Eerste Test MV Agusta Brutale 800 Dragster
Gebaseerd op een Brutale 800 slingerde MV Agusta ontwerper Adrian Morton het Dragster-design op papier als Herman Brood inkt op een schildersdoek. In eerste instantie eigenlijk bedoeld als een showbike, puur als concept om het publiek te kietelen. Het resultaat kreeg de handen echter dusdanig op elkaar dat MV besloot tot een kleine serie van 250 stuks van deze ‘special’. Maar nog voor er ook maar ééntje bij de dealer staat, zijn er reeds vijfhonderd orders binnen.
Ducati en vooral BMW hebben het Baukasten-systeem tot kunst verheven: met een beperkt aantal hoofdcomponenten als motorblokken en rijwielgedeeltes brengen ze een breed spectrum van modellen op de markt. Nou zijn de jongens van MV Agusta niet op hun achterhoofd gevallen en kunnen dat ook. Vooral omdat hun vurige driecilinder een prachtige basis biedt voor hoogwaardige midsize motorfietsen, als aanvulling op hun top-van-de-apenrots F4 range. De driecilinder wordt in een 675 en 800 cc configuratie vervaardigd, waarbij deze krachtbronnen als basis dienen voor de supersport F3, de Rivale 800 en natuurlijk de kuiploze Brutale. En later dit jaar de nieuwe Turismo Veloce 800, een sportieve toerder.
In de supersport F3 levert het aggregaat 148 pk, maar in de Rivale, Brutale en Dragster 125 pk bij 11.600 toeren, terwijl de toerenbegrenzer bij ruim 13.000 toeren ingrijpt. Hier draait de machine ook een lager maximum toerental en het inlaatsysteem kent slechts één injector per cilinder, tegenover twee voor de F3. Het blok is extreem compact, en met 52 kilo ook licht. Lekkere constructiedetails zijn de achterwaarts draaiende krukas (net als Rossi’s Yamaha M1) en de cassetteversnellingsbak. De versnellingsbak kan dus zijwaarts gedemonteerd worden zonder het motorblok te splitsen. Ik zou dat zeker eens te proberen op een regenachtige zondag!
Ook de elektronica toont MV’s technocratische inslag en daarmee neemt de Dragster duidelijk afstand van machines die als belangrijkste verkoopargument ‘betaalbaar’ hebben. Vanaf modeljaar 2014 worden alle 3 cilinders standaard geleverd met ABS, traction control en een quickshifter, door MV tot EAS gedoopt. Al deze functies zijn instelbaar of uitschakelbaar. Het motorkarakter is daarnaast naar eigen smaak in te stellen, want nadat de motor gestart is kan middels de startknop, ook rijdend, gekozen worden voor N(ormal), R(ain), S(port) of C(ustom). De eerste drie bevatten voorgeprogrammeerde settings, maar in Custom is het motorkarakter verregaand te personaliseren (zie kader). Links op het stuur kan middels + of – de mate van Traction Control al rijdend worden versteld met de duim. Voldoende Spielerei derhalve om serieus afgeleid te raken tijdens het rijden!

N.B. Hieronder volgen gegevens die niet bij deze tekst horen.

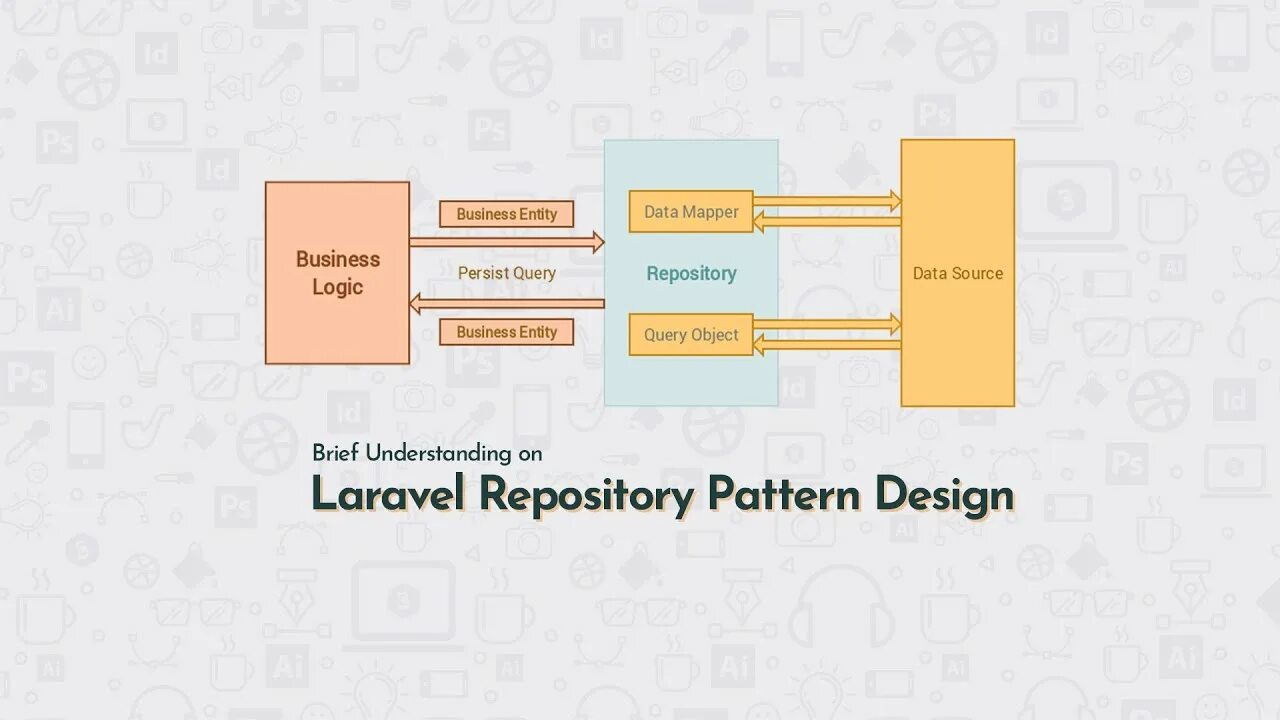 Business Logic

Business Entity

Persist Query

Business Entity

Data Mapper

Repository

Query Object

Data Source

Brief Understanding on

Laravel Repository Pattern Design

Het design van de Dragster onderscheidt zich behoorlijk van de reguliere machine. Wat heet, het is zelfs bijna een karikaturale versie van de gewone Brutale geworden, doordat kenmerkende stijlelementen doelbewust zijn uitvergroot: kort en krachtig. Dankzij een bizar compact achterwerk en het feit dat de kentekenhouder is verplaatst naar de achterbrug, wordt de fraaie enkelzijdige achterbrug extra geaccentueerd. Voor maximaal visuele impact is het achterwiel van de F4 1000 gemonteerd, met bovendien een moddervette achterband. Wow, she is dressed to impress! Het extreem korte zitje biedt overigens wel twee zitplaatsen en verleent de machine bovendien vanwege het fraaie materiaal en een stiksel in twee contrasterende kleuren beslist extra cachet.

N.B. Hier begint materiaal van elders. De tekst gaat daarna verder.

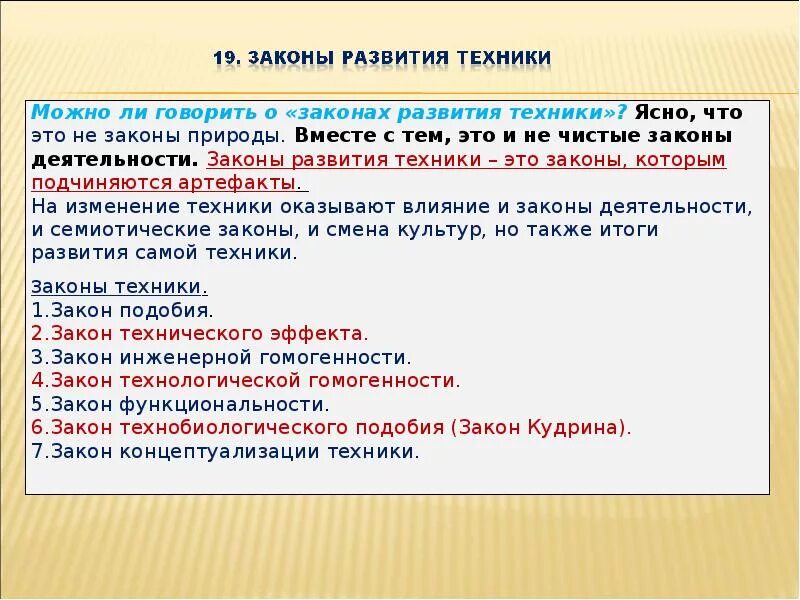 19. ЗАКОНЫ РАЗВИТИЯ ТЕХНИКИ

Можно ли говорить о «законах развития техники»? Ясно, что это не законы природы. Вместе с тем, это и не чистые законы деятельности. Законы развития техники – это законы, которым подчиняются артефакты.
На изменение техники оказывают влияние и законы деятельности, и семиотические законы, и смена культур, но также итоги развития самой техники.

Законы техники.
1.Закон подобия.
2.Закон технического эффекта.
3.Закон инженерной гомогенности.
4.Закон технологической гомогенности.
5.Закон функциональности.
6.Закон технобиологического подобия (Закон Кудрина).
7.Закон концептуализации техники.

Door het korte achterwerk lijkt het achterwiel verder weg te staan dan bij de standaard Brutale en ook de naam hint in de richting van een verlengde wielbasis, maar dit is optisch bedrog. De wielbasis is bij beide machine slechts 1.380 millimeter kort. Het chassis is dus volledig identiek. Wat direct in het oog springt is het achterwiel, dat optimaal profiteert van de verworven vrijheid door te groeien naar een 6 inch breedte. Het wiel werd zoals gezegd geleend van de F4 1000, met daaromheen een band in de maat 200/50-17. Nuttig? Tja, wat is nuttig? Is lingerie nuttig? Nou dan!
Daarnaast is er nog een hele waslijst aan wijzigingen ten opzichte van de Brutale, waaronder een ander en verstelbaar stuur, een expressiever voorspatbord, velgdecoratie, stickers op de tank en inklapbare spiegels op de stuuruiteinden.

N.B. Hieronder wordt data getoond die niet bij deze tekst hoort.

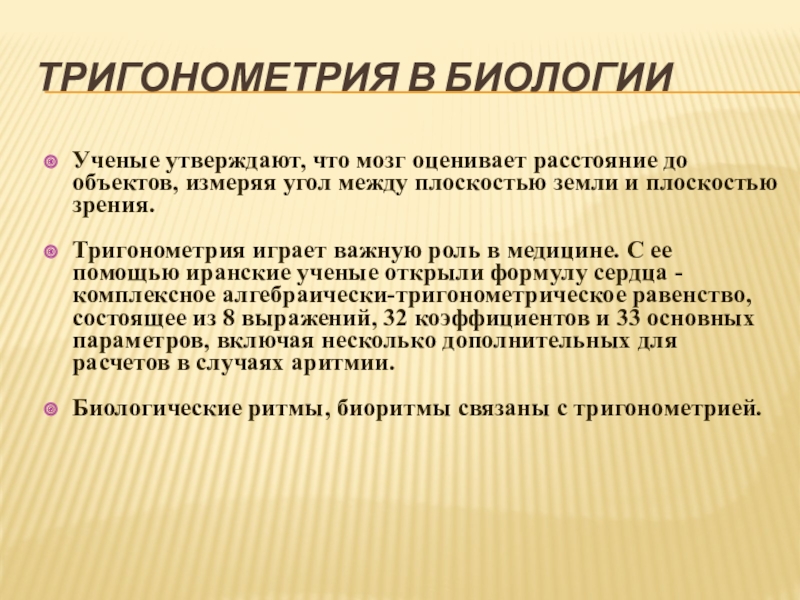 ТРИГОНОМЕТРИЯ В БИОЛОГИИ

Ученые утверждают, что мозг оценивает расстояние до объектов, измеряя угол между плоскостью земли и плоскостью зрения.

Тригонометрия играет важную роль в медицине. С ее помощью иранские ученые открыли формулу сердца - комплексное алгебраически-тригонометрическое равенство, состоящее из 8 выражений, 32 коэффициентов и 33 основных параметров, включая несколько дополнительных для расчетов в случаях аритмии.

Биологические ритмы, биоритмы связаны с тригонометрией.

Bij het droog zitten vraag ik me serieus af of de zeer compacte zitpositie, sterk gefixeerd in de korte zitkuil, wel gaat werken voor mij. De eerste paar kilometer kenmerken zich dan ook door het zoeken naar de juiste positie, want doordat ik zo kort op het stuur zit, is mijn bovenlijf te gespannen. De Dragster lijkt deze onwennigheid te ruiken, hij wordt er nerveus onder. Eenmaal wat losser in het zadel blijkt echter al rap dat de zitpositie weliswaar bijzonder is, maar wel degelijk werkt voor de 167 kilo lichte Dragster. Het 811 millimeter hoge zadel is hard, maar biedt toch (of juist daarom) een prima comfort. Op straat blijkt de brede achterband beslist geen voordeel, want de machine beweegt nogal op hobbels die onder een hellingshoek worden geraakt. Niet zozeer qua veerbeweging, maar wel dat de machine steeds licht van richting verandert en dus correcties vraagt. R&D jargon hiervoor is ‘bump steer’. Vanaf het diepste punt, dus tijdens acceleratie, is er geen vuiltje aan de lucht, maar oneffenheden in het wegdek bij het insturen of in het midden van een bocht veroorzaken die ongewenste reacties, daarbij vooral geholpen door de combinatie van een tamelijk milde voorvorkafstelling en een stevige achtervering. Dit is vooral merkbaar bij een toeristisch tot vlot tempo. Hoe hoger het tempo, hoe minder het effect. Let wel, het is zeker niet dusdanig storend dat het me tegen ging staan, vooral niet omdat het beter wordt naarmate het harder gaat!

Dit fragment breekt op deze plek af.